===== TRECHO SELECIONADO =====
Setores como a tecnologia da informação, economia da cultura e indústrias criativas têm muito potencial para contratação de jovens técnicos de nível médio. Na indústria criativa são mais de 7 milhões e meio de profissionais, um dos maiores setores da economia brasileira, e mais da metade estão em ocupações técnicas de nível médio. São formações profissionais que poderiam estar sendo desenvolvidas no próprio ensino médio.

É preciso haver uma ressignificação da educação profissional, quando pensamos no que tínhamos no século 20, vamos lembrar de profissões ligadas à indústria tradicional, como torneiro mecânico. Isso ficou no passado, hoje a educação profissional que estimulamos é uma forma de ensino muito moderna.

A expectativa de vocês é que o aluno que opte por um curso médio de educação profissional, siga depois para a universidade?

Com certeza. Acreditamos no life long learning, que é a aprendizagem ao longo da vida e a necessidade de se requalificar. Encaramos a educação profissional como uma primeira etapa para a inserção do mundo do trabalho. É uma forma de qualificação rápida, mas também uma oportunidade importante de viabilizar o início de uma trajetória mais qualificada. A realidade da maioria das pessoas é não ter nenhuma qualificação. O egresso do ensino técnico tem uma maior taxa de participação no trabalho e salários maiores, em relação ao profissional que fez o ensino médio regular. Também tem uma maior taxa de acesso ao ensino superior, além de uma oportunidade de reconhecer e testar suas próprias vocações.
=====
INSTRUÇÕES DO EXERCÍCIO
Reproduza tudo o que vai de "É preciso haver" até "para a universidade?" no trecho sobre educação profissional, renomeando "torneiro mecânico" como "ferramenteiro".
===== ITENS =====
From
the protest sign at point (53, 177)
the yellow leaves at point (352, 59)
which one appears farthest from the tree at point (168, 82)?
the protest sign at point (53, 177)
=====
RESULTADO A SEGUIR
É preciso haver uma ressignificação da educação profissional, quando pensamos no que tínhamos no século 20, vamos lembrar de profissões ligadas à indústria tradicional, como ferramenteiro. Isso ficou no passado, hoje a educação profissional que estimulamos é uma forma de ensino muito moderna.

A expectativa de vocês é que o aluno que opte por um curso médio de educação profissional, siga depois para a universidade?